TSA Testing Millimeter Wave Cameras at Staten Island Ferry

April 19, 2007
Cameras check passengers as they pass through turnstiles

The Transportation Security Administration (TSA) this month began

screening passengers for explosives using passive millimeter wave cameras at the

St. George Terminal of the Staten Island Ferry in New York City, marking the

third pilot test since 2004 of different explosives detection technologies at

several of the nation's ferry systems.

TSA is using three SPO-20 passive millimeter wave systems supplied by

Britain's QinetiQ to screen passengers as they pass through the turnstiles

before boarding during off-peak hours on weekdays over the next three weeks.
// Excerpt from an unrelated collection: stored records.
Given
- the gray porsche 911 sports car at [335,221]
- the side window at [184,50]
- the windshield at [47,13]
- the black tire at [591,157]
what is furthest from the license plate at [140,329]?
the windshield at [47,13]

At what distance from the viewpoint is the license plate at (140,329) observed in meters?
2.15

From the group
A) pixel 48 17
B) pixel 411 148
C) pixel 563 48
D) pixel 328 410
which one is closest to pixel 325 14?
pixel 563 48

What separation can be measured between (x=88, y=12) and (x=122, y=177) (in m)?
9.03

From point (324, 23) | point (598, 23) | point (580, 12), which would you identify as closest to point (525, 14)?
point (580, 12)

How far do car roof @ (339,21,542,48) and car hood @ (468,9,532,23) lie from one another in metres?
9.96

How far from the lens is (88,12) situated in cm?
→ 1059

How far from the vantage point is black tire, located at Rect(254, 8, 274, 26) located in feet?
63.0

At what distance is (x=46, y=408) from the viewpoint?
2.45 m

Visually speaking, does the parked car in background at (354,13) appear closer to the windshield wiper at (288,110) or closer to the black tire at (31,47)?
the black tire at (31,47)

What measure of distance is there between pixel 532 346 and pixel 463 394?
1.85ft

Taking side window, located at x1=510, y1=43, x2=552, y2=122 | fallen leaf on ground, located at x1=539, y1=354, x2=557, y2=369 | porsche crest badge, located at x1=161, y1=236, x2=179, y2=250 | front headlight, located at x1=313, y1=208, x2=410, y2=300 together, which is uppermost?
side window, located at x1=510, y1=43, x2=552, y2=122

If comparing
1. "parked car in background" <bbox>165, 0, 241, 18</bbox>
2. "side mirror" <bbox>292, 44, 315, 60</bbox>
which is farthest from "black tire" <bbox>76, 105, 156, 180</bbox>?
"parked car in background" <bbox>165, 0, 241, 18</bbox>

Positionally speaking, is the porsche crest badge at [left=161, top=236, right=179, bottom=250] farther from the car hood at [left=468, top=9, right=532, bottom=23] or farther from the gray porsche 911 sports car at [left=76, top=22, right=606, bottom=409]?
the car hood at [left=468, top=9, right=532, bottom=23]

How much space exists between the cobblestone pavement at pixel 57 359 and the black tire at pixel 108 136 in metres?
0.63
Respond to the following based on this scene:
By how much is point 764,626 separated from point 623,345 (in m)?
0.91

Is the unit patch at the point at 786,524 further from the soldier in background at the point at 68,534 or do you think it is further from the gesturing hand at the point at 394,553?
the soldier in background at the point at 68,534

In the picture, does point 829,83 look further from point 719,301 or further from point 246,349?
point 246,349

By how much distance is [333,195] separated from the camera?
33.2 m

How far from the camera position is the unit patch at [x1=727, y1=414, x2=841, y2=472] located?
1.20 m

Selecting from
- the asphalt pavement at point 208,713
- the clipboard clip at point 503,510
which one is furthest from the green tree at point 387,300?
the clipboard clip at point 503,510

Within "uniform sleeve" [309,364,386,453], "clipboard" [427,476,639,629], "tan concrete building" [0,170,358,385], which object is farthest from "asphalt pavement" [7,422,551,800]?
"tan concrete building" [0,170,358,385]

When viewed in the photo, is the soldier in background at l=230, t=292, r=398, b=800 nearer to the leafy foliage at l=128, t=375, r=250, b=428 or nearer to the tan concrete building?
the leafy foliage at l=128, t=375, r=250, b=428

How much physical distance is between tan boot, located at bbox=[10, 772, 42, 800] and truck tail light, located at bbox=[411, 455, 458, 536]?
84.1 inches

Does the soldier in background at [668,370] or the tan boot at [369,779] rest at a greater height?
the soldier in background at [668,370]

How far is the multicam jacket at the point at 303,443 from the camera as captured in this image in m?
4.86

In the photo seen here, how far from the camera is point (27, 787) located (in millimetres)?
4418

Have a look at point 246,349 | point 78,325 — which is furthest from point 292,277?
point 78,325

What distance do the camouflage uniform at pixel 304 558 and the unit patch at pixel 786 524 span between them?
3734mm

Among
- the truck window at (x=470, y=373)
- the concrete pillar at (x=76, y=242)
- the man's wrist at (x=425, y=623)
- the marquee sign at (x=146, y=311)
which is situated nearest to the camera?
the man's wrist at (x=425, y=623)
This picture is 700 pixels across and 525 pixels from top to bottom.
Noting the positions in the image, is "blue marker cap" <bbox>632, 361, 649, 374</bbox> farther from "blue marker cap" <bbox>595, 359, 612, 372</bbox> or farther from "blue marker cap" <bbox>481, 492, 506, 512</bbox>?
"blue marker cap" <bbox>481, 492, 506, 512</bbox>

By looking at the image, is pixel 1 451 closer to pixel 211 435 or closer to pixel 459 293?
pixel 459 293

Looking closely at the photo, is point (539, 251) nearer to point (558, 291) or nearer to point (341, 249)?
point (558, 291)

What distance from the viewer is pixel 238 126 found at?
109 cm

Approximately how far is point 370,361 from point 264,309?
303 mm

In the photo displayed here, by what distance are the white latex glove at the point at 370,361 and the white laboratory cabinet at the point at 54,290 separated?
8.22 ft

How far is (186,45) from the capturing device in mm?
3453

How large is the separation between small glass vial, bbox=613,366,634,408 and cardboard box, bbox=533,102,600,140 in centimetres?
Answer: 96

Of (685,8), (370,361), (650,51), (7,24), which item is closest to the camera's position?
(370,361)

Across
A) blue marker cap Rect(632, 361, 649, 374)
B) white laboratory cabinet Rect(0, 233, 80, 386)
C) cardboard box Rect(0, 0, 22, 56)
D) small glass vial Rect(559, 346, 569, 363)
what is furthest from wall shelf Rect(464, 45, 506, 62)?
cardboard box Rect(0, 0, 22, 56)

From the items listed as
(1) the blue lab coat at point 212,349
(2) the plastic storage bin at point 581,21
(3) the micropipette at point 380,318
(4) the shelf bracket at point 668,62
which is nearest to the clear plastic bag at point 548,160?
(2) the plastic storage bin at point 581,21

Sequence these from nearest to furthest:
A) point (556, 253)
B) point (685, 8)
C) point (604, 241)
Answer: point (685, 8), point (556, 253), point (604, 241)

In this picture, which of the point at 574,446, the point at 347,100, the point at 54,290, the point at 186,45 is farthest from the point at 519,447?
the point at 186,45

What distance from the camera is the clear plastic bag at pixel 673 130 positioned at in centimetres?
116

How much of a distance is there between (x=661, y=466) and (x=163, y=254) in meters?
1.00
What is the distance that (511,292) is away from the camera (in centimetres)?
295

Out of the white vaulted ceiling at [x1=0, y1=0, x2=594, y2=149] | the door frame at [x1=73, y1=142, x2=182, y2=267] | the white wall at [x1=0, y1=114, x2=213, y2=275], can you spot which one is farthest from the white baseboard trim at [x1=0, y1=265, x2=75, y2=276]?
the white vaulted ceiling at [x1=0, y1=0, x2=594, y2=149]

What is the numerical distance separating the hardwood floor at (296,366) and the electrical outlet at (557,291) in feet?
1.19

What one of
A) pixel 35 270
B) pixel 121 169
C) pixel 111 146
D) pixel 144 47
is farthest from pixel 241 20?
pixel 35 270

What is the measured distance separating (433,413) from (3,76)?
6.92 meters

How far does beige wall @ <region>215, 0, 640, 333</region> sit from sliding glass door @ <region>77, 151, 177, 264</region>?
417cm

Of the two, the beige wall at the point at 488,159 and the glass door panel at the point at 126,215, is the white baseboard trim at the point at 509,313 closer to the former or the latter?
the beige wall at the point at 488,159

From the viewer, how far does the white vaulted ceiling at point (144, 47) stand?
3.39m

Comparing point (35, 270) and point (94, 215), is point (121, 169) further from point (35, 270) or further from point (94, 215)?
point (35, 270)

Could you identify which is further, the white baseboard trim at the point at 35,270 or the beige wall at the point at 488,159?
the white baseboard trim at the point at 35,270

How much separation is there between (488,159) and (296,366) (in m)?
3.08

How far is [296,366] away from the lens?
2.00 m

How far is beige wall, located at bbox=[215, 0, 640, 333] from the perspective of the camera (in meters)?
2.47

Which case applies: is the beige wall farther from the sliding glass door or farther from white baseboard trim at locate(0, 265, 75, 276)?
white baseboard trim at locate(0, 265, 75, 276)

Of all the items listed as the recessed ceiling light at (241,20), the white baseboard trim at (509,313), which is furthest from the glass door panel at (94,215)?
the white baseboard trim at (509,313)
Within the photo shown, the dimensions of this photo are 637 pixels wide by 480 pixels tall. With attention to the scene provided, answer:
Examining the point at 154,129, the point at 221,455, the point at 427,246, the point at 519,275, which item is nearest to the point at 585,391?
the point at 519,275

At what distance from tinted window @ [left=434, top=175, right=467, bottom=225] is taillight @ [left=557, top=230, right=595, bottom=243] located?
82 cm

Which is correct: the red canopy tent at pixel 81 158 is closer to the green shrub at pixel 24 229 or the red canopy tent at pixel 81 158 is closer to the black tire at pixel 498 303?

Two

cameras, spaced about eight feet apart, are being used independently of each

other at the same time while the third system is on standby.

Each camera is mounted on a tripod and has pan-and-tilt features and is

supposed to be able to screen about 300 persons per hour. QinetiQ says the SPO-

20 has a detection range in the tens of meters. In the Staten Island Ferry

pilot, which is called Security Enhancement and Capabilities Augmentation

Program, the passengers keep on moving as they are being screened and the video

is viewed by Transportation Security Officers (TSO) from remote consoles set up

in a waiting area.

The consoles automatically alert to something potentially dangerous on a

person, even providing operators the location on an individual's body that needs

to be checked. Additional TSO who are roving around the terminal will be pulling

aside passengers who display an anomaly into an abbreviated pat down area to

resolve the alarms. Explosives detection canine teams are also available to

screen passenger's baggage.

TSA is using the pilot project to evaluate the technology and also to

help it develop quick response plans in case the agency in the future needs to

deploy this, or similar, technology based on intelligence reports, a TSA

spokeswoman tells TR2. TSA isn't using the test as part of plans for permanent

installations of the technology, although the Staten Island Ferry and other

transit systems around the country may choose to do so, she says. Data from the

evaluation will be shared with QinetiQ, she adds.

The SPO-20 doesn't do whole body imaging so privacy issues are not a

concern in this pilot.

In earlier pilots of bomb detection systems at ferry systems, TSA used a

Z Backscatter Van provided by American Science and Engineering [ASEI] to screen

vehicles before boarding the Cape May-Lewes Ferry in Cape May, N.J. A second

pilot in 2005 at a Golden Gate Ferry terminal near San Francisco tested a

document scanner and explosive trace detection system supplied by Britain's

Smiths Detection to screen passengers for explosives.